- _Written exercise A_
Answer these about the podcast show notes, one per line:
(i) Who taught the design course where Dina's background as a permaculture practitioner began?
(ii) What ongoing series is this interview part of?
(iii) What P.O. Box number is given for the podcast's mailing address?
- _Written exercise B_
From the podcast show notes, extract the passage between "I’d like to" and "on facebook. Facebook.com/thepermaculturepodcast.", inclusive.
- _Written exercise C_
How would you render this sentence from the podcast show notes in Spanish: "Cooking is definitely something that everyone should learn to some degree."

- _Document segment_
========

During our conversation today Dina shares her background as a forager and herbalist, and her background as a permaculture practitioner which began with a design course taught by Geoff Lawton. We also discuss the plants she chose for the book, the difference between edible and culinary plants, and the distinction about historical and modern food safety.

This interview is part of the ongoing series on rewilding and foraging. I have links to the earlier episodes in the show notes. Start with this interview and work your way back through theses podcasts to learn more about wild foods, edible plants, and how we can improve the gifts we receive from them and our relationships with those plants.

As usual from an interview, I walk away with from this interview with more thoughts that build and expand my repertoire as a permaculture practitioner. The first is that I am adapting the recipes from the book into a series of lessons to use in my own cooking to teach my children a variety of basic formulas so they can be prepared to cook with whatever they have on hand, whether wild, picked from the garden, or bought at market.

That leads to the moment that Dina and I talking about master skills. Cooking is definitely something that everyone should learn to some degree. To that we also include foraging. To that list of I would add creating fire, tool making, building, such as carpentry or masonry, and permaculture design. That is a very basic list, but I wonder what you would add to it based on where you live and what you do. What are the basic master skills you would teach to build a permaculture community? One that truly cares for earth, the individuals, and the culture?

I wonder how teaching those skills now, to interested adults and children, can influence the way we live. Will we find greater personal and community freedom by having more self-reliance? How will that change the culture we create and live in?

I’d like to hear your ideas. Get in touch.

Email: show@thepermaculturepodcast.com
Call: 717-827-6266

Of write if you would prefer:

The Permaculture Podcast
P.O. Box 16
Dauphin, PA 17018

You can also leave a comment in the show notes, send a tweet to @permaculturecst, or join in the conversations on facebook. Facebook.com/thepermaculturepodcast.

========

- _Dataset content_

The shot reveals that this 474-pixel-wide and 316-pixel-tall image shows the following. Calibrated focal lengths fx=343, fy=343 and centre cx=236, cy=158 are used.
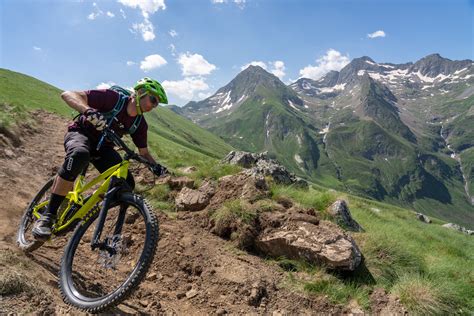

========

- _Task output A_
(i) Geoff Lawton
(ii) The series on rewilding and foraging
(iii) 16

- _Task output B_
I’d like to hear your ideas. Get in touch.

Email: show@thepermaculturepodcast.com
Call: 717-827-6266

Of write if you would prefer:

The Permaculture Podcast
P.O. Box 16
Dauphin, PA 17018

You can also leave a comment in the show notes, send a tweet to @permaculturecst, or join in the conversations on facebook. Facebook.com/thepermaculturepodcast.

- _Task output C_
Cocinar es, sin duda, algo que todos deberían aprender en cierta medida.